*TASK:*
From the first line to the last, retype the data below exactly.

*AVAILABLE RECORDS:*
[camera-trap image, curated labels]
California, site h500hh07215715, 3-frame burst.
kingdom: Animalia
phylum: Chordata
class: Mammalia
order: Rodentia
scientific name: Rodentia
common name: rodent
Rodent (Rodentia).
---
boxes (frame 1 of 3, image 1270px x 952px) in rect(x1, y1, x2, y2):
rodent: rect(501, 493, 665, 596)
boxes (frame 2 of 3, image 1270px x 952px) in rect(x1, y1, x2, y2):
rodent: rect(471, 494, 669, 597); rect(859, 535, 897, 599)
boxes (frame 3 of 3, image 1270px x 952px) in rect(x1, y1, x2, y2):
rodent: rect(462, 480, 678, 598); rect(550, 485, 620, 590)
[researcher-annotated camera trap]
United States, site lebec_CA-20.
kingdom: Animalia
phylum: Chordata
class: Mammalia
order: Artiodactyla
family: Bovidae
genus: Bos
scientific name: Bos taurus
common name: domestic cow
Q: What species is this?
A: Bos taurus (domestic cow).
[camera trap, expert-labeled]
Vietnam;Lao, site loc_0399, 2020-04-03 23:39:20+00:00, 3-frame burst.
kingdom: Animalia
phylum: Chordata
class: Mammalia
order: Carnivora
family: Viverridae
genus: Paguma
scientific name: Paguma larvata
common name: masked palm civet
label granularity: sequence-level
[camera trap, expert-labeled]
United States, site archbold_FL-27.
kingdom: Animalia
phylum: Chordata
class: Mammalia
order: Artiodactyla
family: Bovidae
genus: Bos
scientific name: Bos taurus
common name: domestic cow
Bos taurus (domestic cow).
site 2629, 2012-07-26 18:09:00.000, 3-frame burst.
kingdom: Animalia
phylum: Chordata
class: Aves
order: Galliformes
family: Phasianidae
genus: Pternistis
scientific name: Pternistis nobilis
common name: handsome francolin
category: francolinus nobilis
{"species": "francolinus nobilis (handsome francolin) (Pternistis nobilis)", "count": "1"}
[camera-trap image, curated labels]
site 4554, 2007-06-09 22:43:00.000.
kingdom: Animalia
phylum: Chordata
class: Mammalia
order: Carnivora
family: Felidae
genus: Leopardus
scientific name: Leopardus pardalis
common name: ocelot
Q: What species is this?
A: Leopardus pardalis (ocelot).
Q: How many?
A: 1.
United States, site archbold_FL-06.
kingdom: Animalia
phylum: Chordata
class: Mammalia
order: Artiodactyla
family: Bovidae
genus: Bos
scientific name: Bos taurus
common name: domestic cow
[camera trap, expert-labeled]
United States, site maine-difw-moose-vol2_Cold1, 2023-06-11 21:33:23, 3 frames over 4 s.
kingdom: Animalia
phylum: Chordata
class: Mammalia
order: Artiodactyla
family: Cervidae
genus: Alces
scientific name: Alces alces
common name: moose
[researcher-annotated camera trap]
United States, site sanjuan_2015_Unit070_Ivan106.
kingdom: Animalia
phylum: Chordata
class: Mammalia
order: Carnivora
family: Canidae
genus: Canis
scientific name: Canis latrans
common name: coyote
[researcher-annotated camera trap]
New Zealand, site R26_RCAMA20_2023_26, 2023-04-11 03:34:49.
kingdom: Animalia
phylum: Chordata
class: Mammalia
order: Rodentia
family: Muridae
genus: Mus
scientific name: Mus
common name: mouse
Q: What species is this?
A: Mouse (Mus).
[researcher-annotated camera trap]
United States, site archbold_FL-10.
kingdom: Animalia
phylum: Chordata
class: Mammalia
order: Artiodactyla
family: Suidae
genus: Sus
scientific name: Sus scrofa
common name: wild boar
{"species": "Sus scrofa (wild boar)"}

*RESPONSE TO THE EXERCISE:*
[camera-trap image, curated labels]
California, site h500hh07215715, 3-frame burst.
kingdom: Animalia
phylum: Chordata
class: Mammalia
order: Rodentia
scientific name: Rodentia
common name: rodent
Rodent (Rodentia).
---
boxes (frame 1 of 3, image 1270px x 952px) in rect(x1, y1, x2, y2):
rodent: rect(501, 493, 665, 596)
boxes (frame 2 of 3, image 1270px x 952px) in rect(x1, y1, x2, y2):
rodent: rect(471, 494, 669, 597); rect(859, 535, 897, 599)
boxes (frame 3 of 3, image 1270px x 952px) in rect(x1, y1, x2, y2):
rodent: rect(462, 480, 678, 598); rect(550, 485, 620, 590)
[researcher-annotated camera trap]
United States, site lebec_CA-20.
kingdom: Animalia
phylum: Chordata
class: Mammalia
order: Artiodactyla
family: Bovidae
genus: Bos
scientific name: Bos taurus
common name: domestic cow
Q: What species is this?
A: Bos taurus (domestic cow).
[camera trap, expert-labeled]
Vietnam;Lao, site loc_0399, 2020-04-03 23:39:20+00:00, 3-frame burst.
kingdom: Animalia
phylum: Chordata
class: Mammalia
order: Carnivora
family: Viverridae
genus: Paguma
scientific name: Paguma larvata
common name: masked palm civet
label granularity: sequence-level
[camera trap, expert-labeled]
United States, site archbold_FL-27.
kingdom: Animalia
phylum: Chordata
class: Mammalia
order: Artiodactyla
family: Bovidae
genus: Bos
scientific name: Bos taurus
common name: domestic cow
Bos taurus (domestic cow).
site 2629, 2012-07-26 18:09:00.000, 3-frame burst.
kingdom: Animalia
phylum: Chordata
class: Aves
order: Galliformes
family: Phasianidae
genus: Pternistis
scientific name: Pternistis nobilis
common name: handsome francolin
category: francolinus nobilis
{"species": "francolinus nobilis (handsome francolin) (Pternistis nobilis)", "count": "1"}
[camera-trap image, curated labels]
site 4554, 2007-06-09 22:43:00.000.
kingdom: Animalia
phylum: Chordata
class: Mammalia
order: Carnivora
family: Felidae
genus: Leopardus
scientific name: Leopardus pardalis
common name: ocelot
Q: What species is this?
A: Leopardus pardalis (ocelot).
Q: How many?
A: 1.
United States, site archbold_FL-06.
kingdom: Animalia
phylum: Chordata
class: Mammalia
order: Artiodactyla
family: Bovidae
genus: Bos
scientific name: Bos taurus
common name: domestic cow
[camera trap, expert-labeled]
United States, site maine-difw-moose-vol2_Cold1, 2023-06-11 21:33:23, 3 frames over 4 s.
kingdom: Animalia
phylum: Chordata
class: Mammalia
order: Artiodactyla
family: Cervidae
genus: Alces
scientific name: Alces alces
common name: moose
[researcher-annotated camera trap]
United States, site sanjuan_2015_Unit070_Ivan106.
kingdom: Animalia
phylum: Chordata
class: Mammalia
order: Carnivora
family: Canidae
genus: Canis
scientific name: Canis latrans
common name: coyote
[researcher-annotated camera trap]
New Zealand, site R26_RCAMA20_2023_26, 2023-04-11 03:34:49.
kingdom: Animalia
phylum: Chordata
class: Mammalia
order: Rodentia
family: Muridae
genus: Mus
scientific name: Mus
common name: mouse
Q: What species is this?
A: Mouse (Mus).
[researcher-annotated camera trap]
United States, site archbold_FL-10.
kingdom: Animalia
phylum: Chordata
class: Mammalia
order: Artiodactyla
family: Suidae
genus: Sus
scientific name: Sus scrofa
common name: wild boar
{"species": "Sus scrofa (wild boar)"}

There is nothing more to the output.